Bei der Pflegeleiterin der Angiologie (Gefäßkrankheiten), Annegret Schubert, läutet das Telefon: Eine Mitarbeiterin muss in Quarantäne, Omikron. Das passiert nun wieder häufiger, die jüngste Ansteckungswelle hat jetzt auch das Spitalspersonal erfasst. Schubert seufzt, legt auf. Denkt sie vielleicht: "Hört das denn nie auf?" Schubert: "Da müssen wir wieder durch. Und wir wissen nicht einmal, ob die Sache dann mit Omikron vielleicht gegessen ist."

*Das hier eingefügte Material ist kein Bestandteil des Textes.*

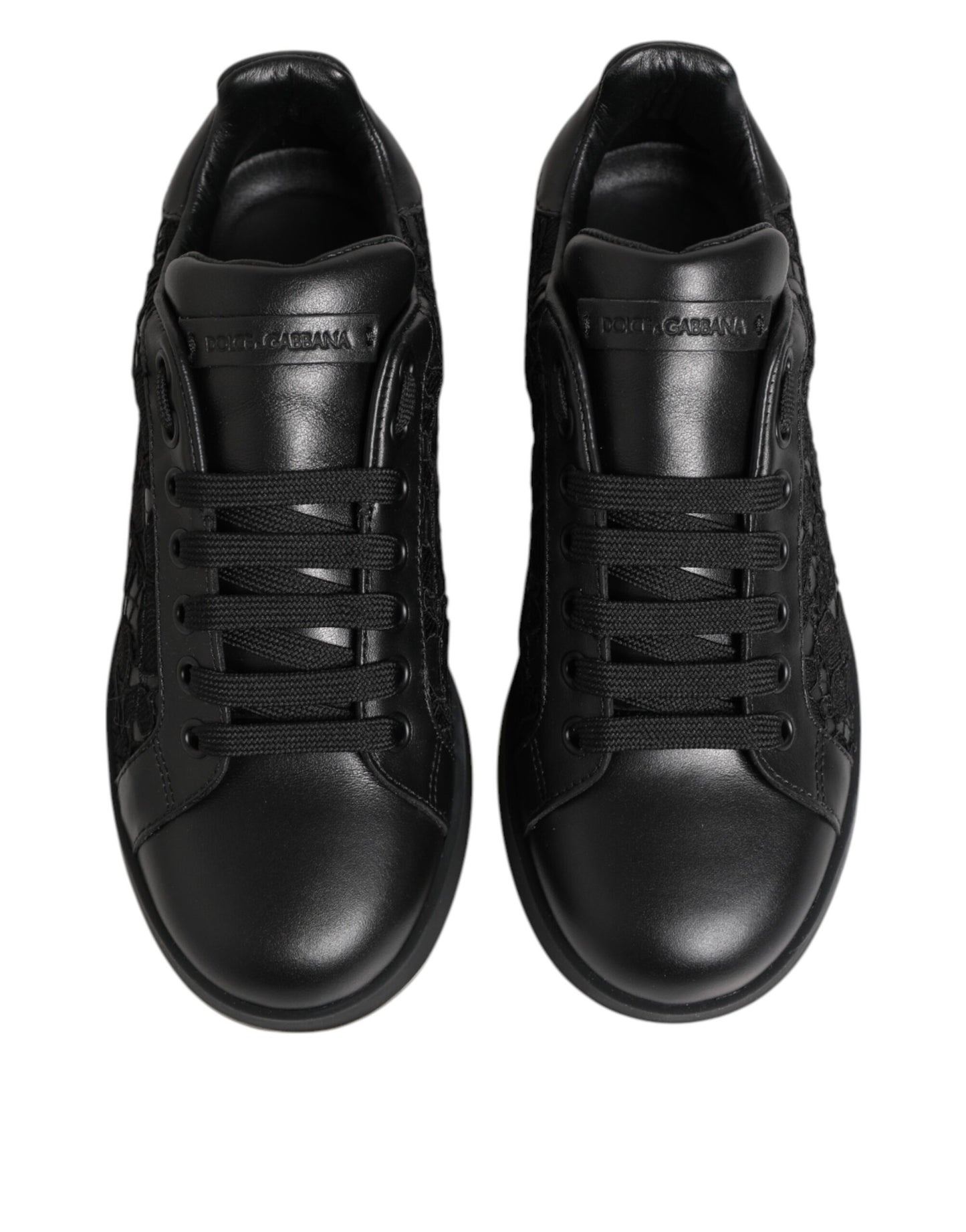 Dolce &amp; Gabbana Schwarze Sneakers mit Blumenspitze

Ihre Abteilung wurde von Covid-19 immer wieder in Mitleidenschaft gezogen, weil Eingriffe abgesagt wurden, um die Kapazitäten nicht zu überlasten. "Ich kann mich erinnern, wie wir da hunderte Termine durchforstet und gestrichen haben: Abgesagt. Abgesagt. Abgesagt. Dann, einige Wochen später, als wir den Betrieb wieder hochgefahren haben, stellte sich die Frage: Wessen Operation ziehe ich vor? Wer kommt dran? Das war menschlich und emotional eine Riesen-Herausforderung." Und wenn man dann aus dem Spital kam, hatte man oft den Eindruck, man sei im "falschen Film". Aus der Arbeit fiel sie oft direkt ins Bett: "Wir waren einfach alle fertig. Und dann gehst Du in den Supermarkt, nachdem du 12 Stunden die FFP2-Maske getragen hast, und dort können manche nicht einmal für fünf Minuten die Maske ordentlich aufsetzen. Da war mein Verständnis bei null."
An der Pforte zum Spital kann man lesen, wie das Personal denkt: Auf einem grünen Transparent steht: "Bitte hilf uns mit Deiner Impfung."
David Pötz, Geschäftsführer des Krankenhauses, trifft man an seinem Schreibtisch vor dem Computer sitzend an. Pötz war in den vergangenen Monaten damit beschäftigt, das Krankenhaus in der größten Gesundheitskrise seit Generationen zu managen. Pötz vermittelt den Eindruck eines Mannes, der am richtigen Ort sitzt: "Die Pandemie ist nun einmal Realität. Für viele von uns ist es extrem wichtig, an einer Stelle zu sein, wo man aktiv gegen die Pandemie kämpfen kann. Das gilt für unseren Portier genauso wie für die Reinigungskraft, die Ärztinnen und Ärzte, Pflegerinnen und Pfleger. Man hat zumindest das Gefühl, man kann etwas tun und ist der Pandemie nicht einfach ausgesetzt."